Check the listing that follows and work out how many lines include "parseInt". The reply is that number alone.
---- Input
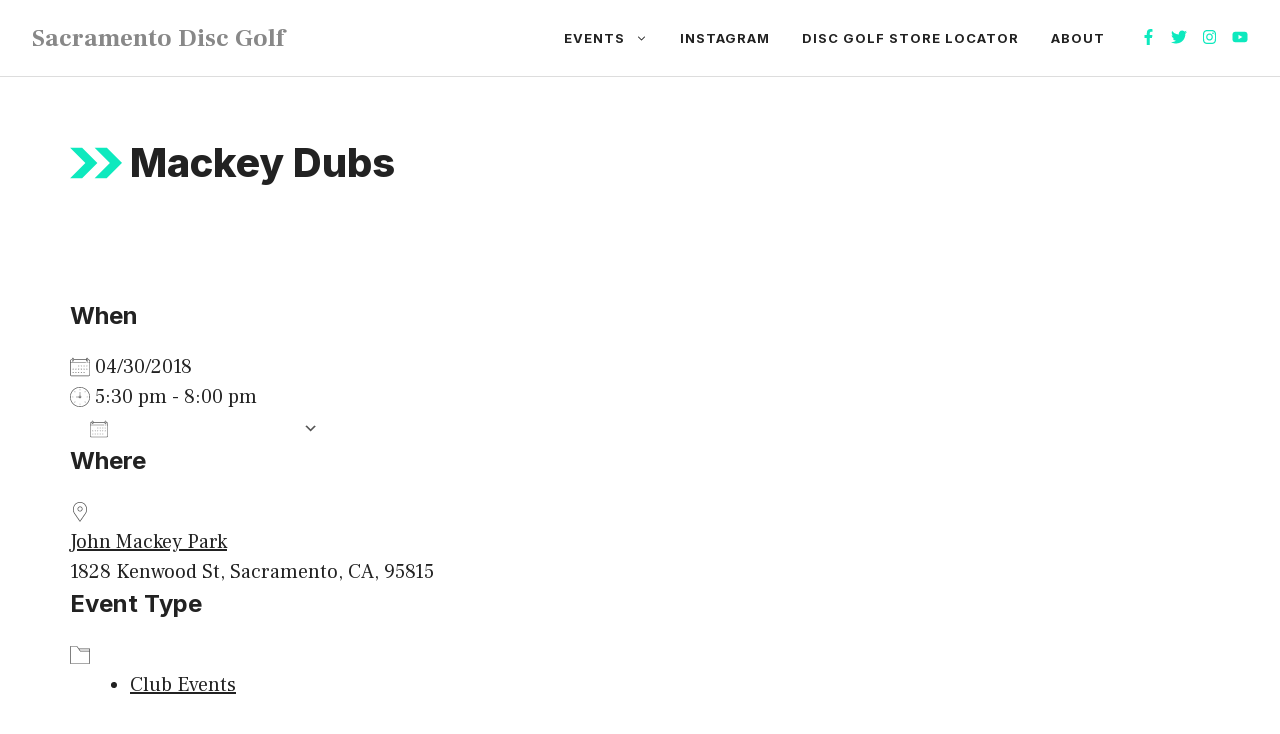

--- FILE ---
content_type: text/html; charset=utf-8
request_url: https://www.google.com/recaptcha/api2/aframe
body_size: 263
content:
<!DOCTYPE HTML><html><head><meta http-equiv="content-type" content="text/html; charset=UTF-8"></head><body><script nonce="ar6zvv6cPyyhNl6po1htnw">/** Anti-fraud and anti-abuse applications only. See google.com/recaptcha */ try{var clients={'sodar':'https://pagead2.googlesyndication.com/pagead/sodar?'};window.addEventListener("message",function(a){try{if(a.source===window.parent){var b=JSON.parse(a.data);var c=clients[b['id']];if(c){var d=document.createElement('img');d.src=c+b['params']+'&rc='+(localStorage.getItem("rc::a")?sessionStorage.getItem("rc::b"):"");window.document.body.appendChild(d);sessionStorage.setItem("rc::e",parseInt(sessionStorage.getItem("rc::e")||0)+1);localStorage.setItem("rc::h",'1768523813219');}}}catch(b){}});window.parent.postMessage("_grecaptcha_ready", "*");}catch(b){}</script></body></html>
--------
---- Input
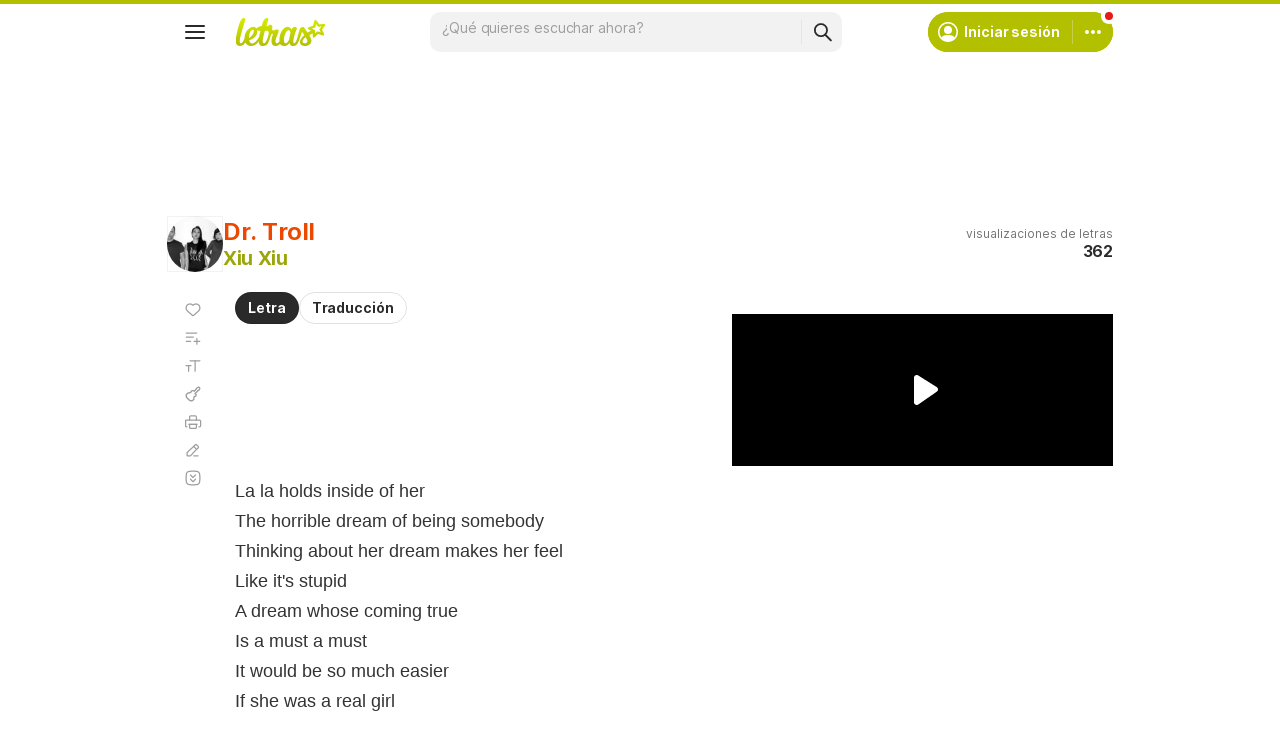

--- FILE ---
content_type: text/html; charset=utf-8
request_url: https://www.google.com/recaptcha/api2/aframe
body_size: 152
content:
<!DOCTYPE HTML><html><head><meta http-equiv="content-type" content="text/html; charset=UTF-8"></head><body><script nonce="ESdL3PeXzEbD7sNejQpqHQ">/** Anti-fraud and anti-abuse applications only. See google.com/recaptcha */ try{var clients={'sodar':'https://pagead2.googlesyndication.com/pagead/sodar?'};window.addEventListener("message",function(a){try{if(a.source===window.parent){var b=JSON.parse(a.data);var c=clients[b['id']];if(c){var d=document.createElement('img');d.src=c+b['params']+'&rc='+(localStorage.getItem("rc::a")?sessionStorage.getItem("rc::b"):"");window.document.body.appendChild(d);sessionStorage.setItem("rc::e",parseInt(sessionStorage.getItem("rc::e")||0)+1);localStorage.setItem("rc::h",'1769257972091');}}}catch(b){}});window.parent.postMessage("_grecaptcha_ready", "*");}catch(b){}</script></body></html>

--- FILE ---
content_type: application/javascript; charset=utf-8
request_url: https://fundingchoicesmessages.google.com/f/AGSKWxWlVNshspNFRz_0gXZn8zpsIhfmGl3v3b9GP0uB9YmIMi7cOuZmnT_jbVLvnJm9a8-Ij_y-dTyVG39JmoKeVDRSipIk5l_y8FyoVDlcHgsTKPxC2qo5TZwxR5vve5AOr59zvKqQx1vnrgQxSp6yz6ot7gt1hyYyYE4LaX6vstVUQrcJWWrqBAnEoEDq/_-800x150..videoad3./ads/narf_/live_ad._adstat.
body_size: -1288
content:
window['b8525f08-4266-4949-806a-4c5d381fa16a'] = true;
--------
**Answer section:** 2